Document Understanding with DONUT

Table of contents

What is DONUT?
Why we need DONUT?
Architecture
- 1. Vision Encoder (Swin Transformer)
- 2. Text Decoder (BART)
Code Walkthrough
Final Notes

In today’s data-driven world, extracting structured information from documents remains a challenging yet crucial task. In Part 1 of this series, we explored how PaperMage can be used for scientific paper understanding and entity extraction. If you missed it, you can check it out here.

Building on that foundation, we now turn to the Document Understanding Transformer (DONUT) — a model that represents a significant leap forward in document AI. Unlike traditional pipelines that depend on complex OCR preprocessing, DONUT directly interprets document images and generates structured outputs.
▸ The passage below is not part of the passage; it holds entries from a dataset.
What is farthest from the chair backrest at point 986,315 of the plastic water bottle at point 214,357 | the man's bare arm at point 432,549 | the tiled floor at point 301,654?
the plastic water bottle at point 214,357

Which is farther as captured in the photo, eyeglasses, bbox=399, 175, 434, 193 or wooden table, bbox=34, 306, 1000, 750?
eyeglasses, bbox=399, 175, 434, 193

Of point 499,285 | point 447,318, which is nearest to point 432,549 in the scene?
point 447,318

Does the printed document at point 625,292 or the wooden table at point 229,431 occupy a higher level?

In this post, we’ll take a deep dive into how DONUT can transform your document processing workflows, with a focus on three core applications:

Document Question Answering
Image Classification
Structured Information Extraction

What is DONUT?

DONUT (Document Understanding Transformer) is an end-to-end model designed specifically for Visual Document Understanding (VDU) tasks. Unlike traditional approaches that rely on Optical Character Recognition (OCR) as a preprocessing step, DONUT directly processes document images to extract meaningful information, eliminating the OCR bottleneck entirely.
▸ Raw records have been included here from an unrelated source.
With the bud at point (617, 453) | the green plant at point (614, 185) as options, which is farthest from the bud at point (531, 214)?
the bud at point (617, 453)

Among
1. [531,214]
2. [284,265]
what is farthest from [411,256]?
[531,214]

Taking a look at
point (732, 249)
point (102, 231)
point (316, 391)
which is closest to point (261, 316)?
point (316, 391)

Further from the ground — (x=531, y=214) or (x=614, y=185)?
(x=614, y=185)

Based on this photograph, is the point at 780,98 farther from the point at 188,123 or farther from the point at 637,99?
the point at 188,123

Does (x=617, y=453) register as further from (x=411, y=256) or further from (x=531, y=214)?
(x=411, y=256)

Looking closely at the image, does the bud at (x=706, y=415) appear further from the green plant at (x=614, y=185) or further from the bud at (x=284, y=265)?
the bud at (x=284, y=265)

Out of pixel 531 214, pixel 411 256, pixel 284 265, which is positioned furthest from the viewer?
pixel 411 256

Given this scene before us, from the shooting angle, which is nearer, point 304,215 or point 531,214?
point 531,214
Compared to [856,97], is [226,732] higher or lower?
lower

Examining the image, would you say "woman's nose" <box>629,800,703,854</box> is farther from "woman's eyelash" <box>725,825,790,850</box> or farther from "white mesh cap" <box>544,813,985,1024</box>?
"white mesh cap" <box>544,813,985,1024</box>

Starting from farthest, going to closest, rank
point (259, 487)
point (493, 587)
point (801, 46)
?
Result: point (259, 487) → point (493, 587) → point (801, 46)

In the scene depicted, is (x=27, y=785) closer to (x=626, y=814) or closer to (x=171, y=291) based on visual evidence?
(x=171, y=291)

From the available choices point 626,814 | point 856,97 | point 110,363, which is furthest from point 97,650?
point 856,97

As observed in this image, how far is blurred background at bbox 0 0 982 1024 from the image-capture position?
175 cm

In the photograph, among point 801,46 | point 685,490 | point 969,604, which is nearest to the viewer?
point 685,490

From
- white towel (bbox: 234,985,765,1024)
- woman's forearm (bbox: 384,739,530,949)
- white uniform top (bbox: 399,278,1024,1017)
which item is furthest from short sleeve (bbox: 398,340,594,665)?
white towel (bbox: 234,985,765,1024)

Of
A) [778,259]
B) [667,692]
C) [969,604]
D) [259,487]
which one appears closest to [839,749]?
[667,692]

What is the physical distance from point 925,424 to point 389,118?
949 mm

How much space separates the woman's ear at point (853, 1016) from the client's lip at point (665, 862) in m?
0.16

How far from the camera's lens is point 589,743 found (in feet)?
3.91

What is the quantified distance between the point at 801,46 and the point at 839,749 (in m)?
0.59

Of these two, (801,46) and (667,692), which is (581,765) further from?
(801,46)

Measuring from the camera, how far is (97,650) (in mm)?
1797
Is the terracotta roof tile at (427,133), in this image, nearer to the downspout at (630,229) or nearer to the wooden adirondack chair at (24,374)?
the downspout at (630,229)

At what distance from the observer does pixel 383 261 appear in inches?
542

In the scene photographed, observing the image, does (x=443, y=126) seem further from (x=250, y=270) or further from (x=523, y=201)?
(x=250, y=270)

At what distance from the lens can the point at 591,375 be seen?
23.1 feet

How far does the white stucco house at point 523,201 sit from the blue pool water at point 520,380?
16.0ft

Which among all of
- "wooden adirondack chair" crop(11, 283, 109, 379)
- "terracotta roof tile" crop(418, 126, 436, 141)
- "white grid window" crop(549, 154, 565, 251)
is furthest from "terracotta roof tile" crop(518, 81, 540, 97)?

The model’s name “DONUT” stands for “Document Understanding Transformer,” highlighting its foundation in transformer architecture while performing document analysis tasks.

Why we need DONUT?

Traditional document processing pipelines face several significant challenges:

OCR Dependency: Conventional systems require OCR to convert document images to text before analysis, introducing an error-prone intermediate step.
Computational Overhead: Running OCR engines, particularly on large document collections, demands substantial computational resources.
Language and Format Limitations: OCR systems often struggle with documents in different languages or non-standard formats, reducing their effectiveness.
Error Propagation: Mistakes made during OCR propagate through subsequent processing stages, compromising overall system reliability.

DONUT addresses these issues by offering an OCR-free approach that processes document images directly, resulting in:

Reduced computational requirements
Greater flexibility across languages and document types
Elimination of error propagation from OCR systems
Streamlined end-to-end document processing

Architecture

At the heart of DONUT (Document Understanding Transformer) lies a powerful encoder–decoder design that seamlessly connects visual document features with structured textual outputs.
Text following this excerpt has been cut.